Explaining the context of the poem, which was written in 1979 to criticise the dictatorship and fundamentalism of former Pakistani general-turned president Zia-ul-Haq, the veteran poet-screenwriter said if Faiz's poem is anti-Hindu, then one would have to believe that Zia was secular, which does not make sense.

"It seems we are negotiating with people who have no sense of history, have no idea who this great poet was, who have no idea what poetry is, who don't know the language in which it was written, they don't know anything. This is written against a fundamentalist, regressive, almost Talibani mentality holding dictator. This poem was banned under his regime," Akhtar said.

Filmmaker-composer Vishal Bhardwaj, who had used Faiz's 'Gulon Mein Rang Bhare...' in his critically-acclaimed, Kashmir-set 2014 film Haider, said those interpreting it as pro-Muslim and anti-Hindu lack "emotional intelligence".

"It sounds totally ridiculous. To understand poetry, you need to feel it first. You need a certain standard of emotional intelligence, which seems to be completely lacking in those who are interpreting it as pro-Muslim and anti-Hindu," Bhardwaj said.

Faiz's daughter Saleema Hashmi, said she found the whole controversy "funny" and hoped that ultimately her father's words will win over the hate. "Let's look at in another way, they may end up getting interested in Urdu poetry and its metaphors. Never underestimate the power of Faiz," Hashmi said.

"I suppose poets and their words are claimed wherever and by whoever they are needed. They provide the words that people cannot find for themselves," she added.

Indori, whose 'nazm' 'Sarhadon par bahut tanav hai kya" (There is lot of tension on the borders, find out if an election is nearby) and 'kisi ke baap ka Hindustan thode hi hai' (Hindustan is no one's property), have also emerged as popular anti-Citizenship Amendment Act protest anthems, said calling Faiz anti or pro any religion is laughable.

"People first need to understand who has written this poem before understanding what the poem means. He was a communist and had no connection with religion. He did not believe in any God, Ishwar or Allah.

"This poem was originally written against Zia, who was a fanatic and a military dictator. Faiz's poetry never died, it was alive even before this controversy erupted but then politics will ensure that he reaches to even those who have never heard about him," said Indori.

The poet said he was also sad that people were giving religious colour to his poem even when he has written that everyone's blood is mixed in the soil of this country. "How can you brand it or attach it to any religion," Indori asked.

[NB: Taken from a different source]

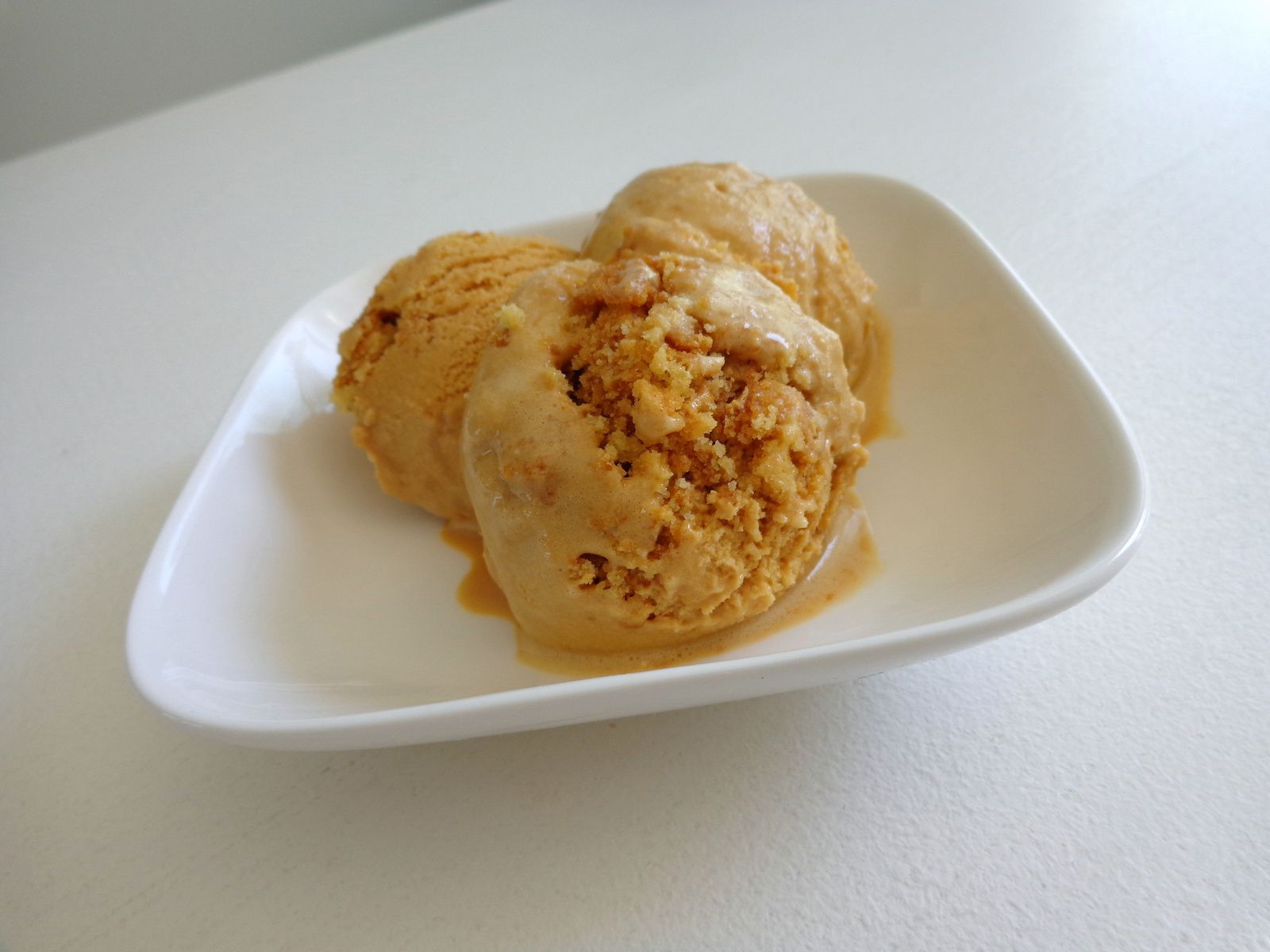 Glace au caramel au beurre salé, brisures de sablés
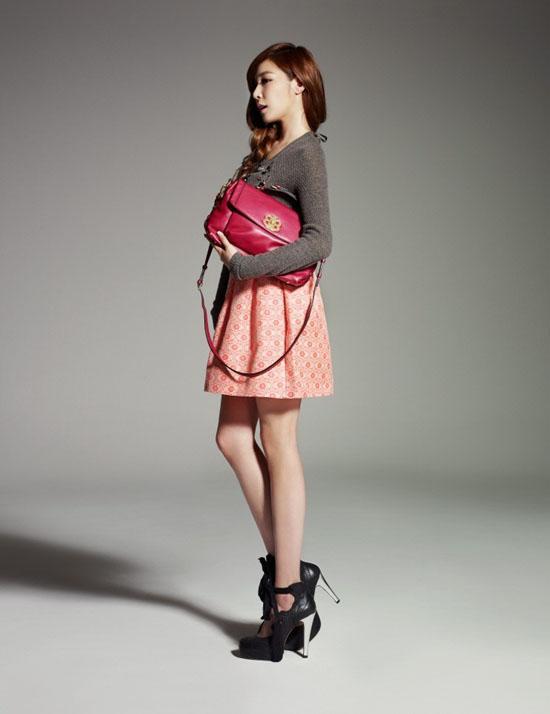 [03.10.2012][News] Tịt phân nâu (SNSD) đẹp ở mọi góc độ Tiffany13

Urdu poet Munawwar Rana called it a "strange tamasha" where everything in the country was being politicised. “It is a strange tamasha that politics has invaded into everything, what kind of meat you should eat or what kind of poetry you should read.

"The situation has come to this point that poetry will now have to be approved by those sitting in power. The era in which this 'nazm' was written, Faiz's target was Zia-ul-haq, a Muslim fanatic and a dictator."

"Article 15" co-writer and poet Gaurav Solanki took to social media to put things in perspective about how the phrase of "Anal-Haq" in "Hum Dekhenge" is an equivalent of "Aham Brahmasmi". "Can someone tell those calling Faiz's 'Hum Dekhenge' anti-Hindu and the IIT professor and the panel investigating it, that in the very same poem he talks about raising the slogan of 'Anal-Haq'. The word means 'I am truth', 'I'm God', which is the equivalent of 'Aham Brahmasmi' in Hindu culture, which talks about every person, every soul being God. Is there a bigger protest and spirituality than this?

"You should be a little ashamed that the poem that you are calling anti-Hindu and accusing it of being Islamic is actually anti-Islam for Muslim fanatics, so much so that Sufi saint Mansoor-al-Hallaj, who first gave the slogan of 'Anal-Haq' was hanged," Solanki wrote in a Facebook post.

Sacred Games writer and lyricist Varun Grover mocked those behind the panel, saying they should do what even the then Pakistani government could not do, that is arrest Faiz.